Billiger und kleiner
„Auch wir arbeiten mit Aminen”, erklärt Schöny, „allerdings nicht in flüssiger Form.”
An der TU Wien kommt ein mit Shell entwickeltes Wirbelschichtverfahren zum Einsatz, in dem feste Partikel, auf denen die Amine aufgebracht sind, mit dem Rauchgas in Kontakt gebracht werden.
Entscheidend ist, dass sich das Rauchgas und der Strom aus Amin-funktionalisierten Partikeln in entgegengesetzte Richtungen bewegen.

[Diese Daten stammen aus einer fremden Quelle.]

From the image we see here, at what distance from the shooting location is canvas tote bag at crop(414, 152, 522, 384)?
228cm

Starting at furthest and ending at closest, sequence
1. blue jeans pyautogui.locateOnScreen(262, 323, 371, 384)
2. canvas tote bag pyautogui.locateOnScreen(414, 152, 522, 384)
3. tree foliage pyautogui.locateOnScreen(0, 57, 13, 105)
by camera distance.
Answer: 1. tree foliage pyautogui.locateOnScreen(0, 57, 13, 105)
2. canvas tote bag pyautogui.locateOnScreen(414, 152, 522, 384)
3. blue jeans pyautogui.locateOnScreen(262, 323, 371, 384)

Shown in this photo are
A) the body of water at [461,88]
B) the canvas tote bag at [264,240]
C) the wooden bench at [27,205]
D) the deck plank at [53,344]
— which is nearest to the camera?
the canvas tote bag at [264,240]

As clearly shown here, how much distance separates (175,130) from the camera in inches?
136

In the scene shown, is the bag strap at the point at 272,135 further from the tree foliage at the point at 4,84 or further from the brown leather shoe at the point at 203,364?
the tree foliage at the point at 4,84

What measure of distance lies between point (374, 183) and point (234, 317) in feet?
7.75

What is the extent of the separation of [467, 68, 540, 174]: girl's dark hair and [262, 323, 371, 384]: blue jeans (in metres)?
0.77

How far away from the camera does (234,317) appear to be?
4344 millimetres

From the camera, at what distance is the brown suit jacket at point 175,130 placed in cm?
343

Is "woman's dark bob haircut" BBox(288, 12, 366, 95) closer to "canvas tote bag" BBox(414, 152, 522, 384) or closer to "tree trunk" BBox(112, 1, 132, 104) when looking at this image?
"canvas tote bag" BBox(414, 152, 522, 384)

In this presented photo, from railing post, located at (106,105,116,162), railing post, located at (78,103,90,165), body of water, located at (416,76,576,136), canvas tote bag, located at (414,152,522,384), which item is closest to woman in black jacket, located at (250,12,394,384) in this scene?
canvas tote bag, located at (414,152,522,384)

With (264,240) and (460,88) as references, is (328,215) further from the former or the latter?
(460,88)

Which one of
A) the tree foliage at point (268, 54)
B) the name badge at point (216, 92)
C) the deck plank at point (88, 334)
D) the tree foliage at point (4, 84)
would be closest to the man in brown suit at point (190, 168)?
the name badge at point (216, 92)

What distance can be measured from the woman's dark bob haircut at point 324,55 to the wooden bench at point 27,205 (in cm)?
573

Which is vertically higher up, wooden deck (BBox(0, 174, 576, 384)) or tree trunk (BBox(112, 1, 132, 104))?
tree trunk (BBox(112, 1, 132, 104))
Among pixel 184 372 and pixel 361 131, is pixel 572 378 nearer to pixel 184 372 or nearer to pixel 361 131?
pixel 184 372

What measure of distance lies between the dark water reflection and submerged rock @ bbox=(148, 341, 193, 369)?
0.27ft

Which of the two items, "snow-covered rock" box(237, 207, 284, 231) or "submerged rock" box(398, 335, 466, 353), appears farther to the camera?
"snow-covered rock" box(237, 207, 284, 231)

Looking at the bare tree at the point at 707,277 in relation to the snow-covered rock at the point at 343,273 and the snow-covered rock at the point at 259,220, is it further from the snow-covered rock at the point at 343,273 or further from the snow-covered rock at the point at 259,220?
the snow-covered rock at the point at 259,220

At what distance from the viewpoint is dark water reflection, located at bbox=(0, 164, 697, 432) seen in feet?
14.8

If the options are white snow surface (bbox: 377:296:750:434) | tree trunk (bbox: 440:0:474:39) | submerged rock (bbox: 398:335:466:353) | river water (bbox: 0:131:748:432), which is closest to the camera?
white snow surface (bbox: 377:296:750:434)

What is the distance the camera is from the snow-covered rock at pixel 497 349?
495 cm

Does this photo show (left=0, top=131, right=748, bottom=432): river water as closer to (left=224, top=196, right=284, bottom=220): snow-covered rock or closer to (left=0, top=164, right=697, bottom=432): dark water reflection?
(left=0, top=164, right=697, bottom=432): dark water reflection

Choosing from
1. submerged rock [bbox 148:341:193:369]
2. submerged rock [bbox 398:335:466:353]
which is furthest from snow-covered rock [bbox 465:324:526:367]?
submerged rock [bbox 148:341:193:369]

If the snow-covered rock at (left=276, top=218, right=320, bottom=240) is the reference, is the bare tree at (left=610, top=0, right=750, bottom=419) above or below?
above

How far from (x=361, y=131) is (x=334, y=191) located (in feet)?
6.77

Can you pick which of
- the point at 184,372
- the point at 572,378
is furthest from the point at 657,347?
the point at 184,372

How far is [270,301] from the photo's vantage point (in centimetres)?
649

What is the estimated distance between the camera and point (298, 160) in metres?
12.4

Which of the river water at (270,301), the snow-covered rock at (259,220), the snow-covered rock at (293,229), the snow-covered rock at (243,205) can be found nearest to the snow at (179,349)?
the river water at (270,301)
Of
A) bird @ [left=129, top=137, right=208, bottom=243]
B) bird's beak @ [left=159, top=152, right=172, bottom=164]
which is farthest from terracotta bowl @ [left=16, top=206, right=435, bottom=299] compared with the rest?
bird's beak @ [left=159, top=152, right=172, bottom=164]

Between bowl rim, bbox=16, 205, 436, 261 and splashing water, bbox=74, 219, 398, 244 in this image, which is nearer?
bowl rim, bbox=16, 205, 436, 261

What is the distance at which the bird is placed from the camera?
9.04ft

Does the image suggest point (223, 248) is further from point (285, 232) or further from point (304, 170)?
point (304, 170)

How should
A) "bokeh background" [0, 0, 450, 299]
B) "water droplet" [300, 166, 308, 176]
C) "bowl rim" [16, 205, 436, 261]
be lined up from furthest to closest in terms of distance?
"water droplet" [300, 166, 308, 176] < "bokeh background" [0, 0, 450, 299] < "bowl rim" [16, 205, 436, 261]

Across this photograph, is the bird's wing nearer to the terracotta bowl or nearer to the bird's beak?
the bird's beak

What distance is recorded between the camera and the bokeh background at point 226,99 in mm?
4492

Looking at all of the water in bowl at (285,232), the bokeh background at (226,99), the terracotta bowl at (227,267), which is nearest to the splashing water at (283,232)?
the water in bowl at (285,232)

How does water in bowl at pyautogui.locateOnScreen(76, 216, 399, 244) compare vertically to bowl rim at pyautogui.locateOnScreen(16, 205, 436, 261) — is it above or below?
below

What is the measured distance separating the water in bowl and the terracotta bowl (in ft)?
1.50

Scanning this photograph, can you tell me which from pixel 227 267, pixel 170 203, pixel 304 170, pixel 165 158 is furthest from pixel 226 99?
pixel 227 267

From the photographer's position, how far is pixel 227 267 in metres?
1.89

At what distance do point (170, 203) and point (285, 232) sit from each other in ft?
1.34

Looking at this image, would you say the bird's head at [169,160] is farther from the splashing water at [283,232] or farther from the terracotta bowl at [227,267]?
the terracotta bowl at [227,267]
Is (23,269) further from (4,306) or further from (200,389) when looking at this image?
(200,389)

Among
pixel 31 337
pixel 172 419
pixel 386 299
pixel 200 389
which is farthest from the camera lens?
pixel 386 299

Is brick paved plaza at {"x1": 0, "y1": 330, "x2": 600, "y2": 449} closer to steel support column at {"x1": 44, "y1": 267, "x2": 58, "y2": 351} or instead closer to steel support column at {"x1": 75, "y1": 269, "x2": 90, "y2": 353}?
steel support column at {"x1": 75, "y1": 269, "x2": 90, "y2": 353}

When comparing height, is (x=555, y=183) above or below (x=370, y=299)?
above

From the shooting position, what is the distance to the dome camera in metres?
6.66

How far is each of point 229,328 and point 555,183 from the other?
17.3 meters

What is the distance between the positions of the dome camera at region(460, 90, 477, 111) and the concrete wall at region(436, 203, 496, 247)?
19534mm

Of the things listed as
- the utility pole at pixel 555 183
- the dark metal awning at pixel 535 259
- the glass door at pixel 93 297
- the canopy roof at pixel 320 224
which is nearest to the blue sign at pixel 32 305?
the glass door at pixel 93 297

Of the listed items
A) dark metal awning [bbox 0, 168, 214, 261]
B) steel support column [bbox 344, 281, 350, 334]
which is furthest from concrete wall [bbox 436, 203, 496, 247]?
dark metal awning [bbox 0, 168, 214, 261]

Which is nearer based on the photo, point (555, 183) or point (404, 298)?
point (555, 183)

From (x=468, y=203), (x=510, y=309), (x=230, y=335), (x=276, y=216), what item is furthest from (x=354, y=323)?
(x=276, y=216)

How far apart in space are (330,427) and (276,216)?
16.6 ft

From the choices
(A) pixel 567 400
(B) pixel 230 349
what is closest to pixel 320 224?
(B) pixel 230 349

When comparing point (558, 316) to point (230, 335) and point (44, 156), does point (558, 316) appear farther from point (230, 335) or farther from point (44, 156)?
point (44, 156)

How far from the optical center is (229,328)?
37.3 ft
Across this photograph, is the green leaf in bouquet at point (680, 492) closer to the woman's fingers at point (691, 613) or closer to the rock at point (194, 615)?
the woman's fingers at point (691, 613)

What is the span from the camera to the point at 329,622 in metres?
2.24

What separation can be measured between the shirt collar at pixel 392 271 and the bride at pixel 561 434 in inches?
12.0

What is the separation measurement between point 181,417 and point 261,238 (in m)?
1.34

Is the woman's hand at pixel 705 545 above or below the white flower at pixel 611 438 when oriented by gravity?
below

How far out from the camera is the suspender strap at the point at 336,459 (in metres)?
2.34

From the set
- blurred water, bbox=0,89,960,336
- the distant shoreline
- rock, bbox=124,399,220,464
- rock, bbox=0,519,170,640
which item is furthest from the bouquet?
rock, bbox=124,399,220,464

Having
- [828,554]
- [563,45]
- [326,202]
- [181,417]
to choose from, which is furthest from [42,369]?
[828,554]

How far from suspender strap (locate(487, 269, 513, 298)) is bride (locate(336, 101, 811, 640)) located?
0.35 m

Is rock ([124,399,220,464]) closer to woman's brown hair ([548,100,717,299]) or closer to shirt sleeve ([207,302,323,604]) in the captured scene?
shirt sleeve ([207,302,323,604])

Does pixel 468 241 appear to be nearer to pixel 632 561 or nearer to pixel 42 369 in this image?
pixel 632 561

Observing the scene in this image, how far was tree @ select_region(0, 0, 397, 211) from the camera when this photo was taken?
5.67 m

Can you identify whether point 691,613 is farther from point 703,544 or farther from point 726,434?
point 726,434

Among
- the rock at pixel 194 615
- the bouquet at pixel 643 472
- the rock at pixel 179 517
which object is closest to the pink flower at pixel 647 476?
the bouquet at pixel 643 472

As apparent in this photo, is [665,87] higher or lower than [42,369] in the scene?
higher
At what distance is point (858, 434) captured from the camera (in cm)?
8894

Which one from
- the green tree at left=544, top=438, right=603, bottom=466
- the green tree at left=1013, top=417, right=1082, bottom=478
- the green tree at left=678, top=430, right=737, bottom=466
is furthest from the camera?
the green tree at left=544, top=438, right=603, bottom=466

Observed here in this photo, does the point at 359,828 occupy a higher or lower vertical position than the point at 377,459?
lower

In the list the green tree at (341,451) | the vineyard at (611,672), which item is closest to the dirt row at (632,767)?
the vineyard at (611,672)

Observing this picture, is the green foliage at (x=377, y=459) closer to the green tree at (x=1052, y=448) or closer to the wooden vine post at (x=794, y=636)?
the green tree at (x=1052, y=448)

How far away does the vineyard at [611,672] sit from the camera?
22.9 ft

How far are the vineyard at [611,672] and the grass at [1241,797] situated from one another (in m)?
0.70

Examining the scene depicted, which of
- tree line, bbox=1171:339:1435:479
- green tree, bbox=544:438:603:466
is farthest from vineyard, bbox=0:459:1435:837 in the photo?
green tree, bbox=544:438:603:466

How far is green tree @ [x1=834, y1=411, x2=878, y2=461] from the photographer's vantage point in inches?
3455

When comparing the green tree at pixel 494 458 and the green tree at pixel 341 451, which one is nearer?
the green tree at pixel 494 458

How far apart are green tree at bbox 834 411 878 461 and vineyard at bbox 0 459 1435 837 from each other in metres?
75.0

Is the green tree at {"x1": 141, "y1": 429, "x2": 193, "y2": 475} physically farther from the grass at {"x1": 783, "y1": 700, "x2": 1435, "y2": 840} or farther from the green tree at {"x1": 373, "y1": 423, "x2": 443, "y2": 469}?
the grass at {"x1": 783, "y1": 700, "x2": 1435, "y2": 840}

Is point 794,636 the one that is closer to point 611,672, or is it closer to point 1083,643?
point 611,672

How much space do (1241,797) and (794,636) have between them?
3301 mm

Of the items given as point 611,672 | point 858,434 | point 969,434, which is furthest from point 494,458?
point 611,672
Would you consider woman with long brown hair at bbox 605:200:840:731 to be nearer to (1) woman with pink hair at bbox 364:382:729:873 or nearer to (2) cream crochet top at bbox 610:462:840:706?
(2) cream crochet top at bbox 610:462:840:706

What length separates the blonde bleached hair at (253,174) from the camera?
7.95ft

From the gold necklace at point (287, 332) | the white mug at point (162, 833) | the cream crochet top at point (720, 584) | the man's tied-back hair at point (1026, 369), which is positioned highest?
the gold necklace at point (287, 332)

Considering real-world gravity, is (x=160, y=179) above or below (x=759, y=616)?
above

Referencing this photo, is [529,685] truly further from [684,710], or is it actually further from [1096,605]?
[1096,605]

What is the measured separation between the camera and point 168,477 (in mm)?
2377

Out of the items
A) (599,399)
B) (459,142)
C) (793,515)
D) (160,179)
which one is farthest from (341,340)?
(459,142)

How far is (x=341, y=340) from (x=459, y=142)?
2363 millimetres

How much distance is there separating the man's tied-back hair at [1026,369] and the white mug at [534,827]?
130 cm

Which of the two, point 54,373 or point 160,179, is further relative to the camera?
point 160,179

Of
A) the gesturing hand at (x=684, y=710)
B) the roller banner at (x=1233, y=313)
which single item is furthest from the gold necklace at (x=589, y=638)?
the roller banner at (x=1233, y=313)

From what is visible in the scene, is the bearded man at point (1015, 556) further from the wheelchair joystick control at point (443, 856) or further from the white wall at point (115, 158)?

Schöny geht davon aus, dass die bekannten Nachteile bisheriger Abscheideverfahren mit wässrigen Aminlösungen dadurch weitgehend behoben werden können. Die Verwendung von Wirbelschichtsystemen ermöglicht darüber hinaus eine gegenüber der Aminwäsche wesentlich kompaktere Bauweise des CO2-Abscheidesystems.
Pilotanlage kommt 2018
Die bisherigen Tests mit der kleinen Laboranlage, die eine Kapazität von 50 kg CO2 täglich hat, liefen sehr erfolgreich. Mehr als 90% des in den Abgasen enthaltenen CO2 konnten die Forscher gewinnen.
„Nun wollen wir eine Pilotanlage bauen, mit der man fünf Tonnen CO2 pro Tag abscheiden kann”, erläutert Schöny die weiteren Pläne.
Errichtet wird die Pilotanlage, die voraussichtlich 2018 in Betrieb gehen wird, im Wien Energie-Kraftwerk in Simmering. Ein Teil des dort abgeschiedenen Kohlendioxids wird dann weiter aufbereitet und kommt versuchsweise in einem Testgewächshaus der LGV Frischgemüse als Düngemittel zum Einsatz.
Eines Tages könnten solche CO2-Abscheidereaktoren mit Biomasseverbrennungsanlagen kombinieren, um auf kohlenstoffneutrale Weise elektrischen Strom und CO2 für die Industrie zu produzieren.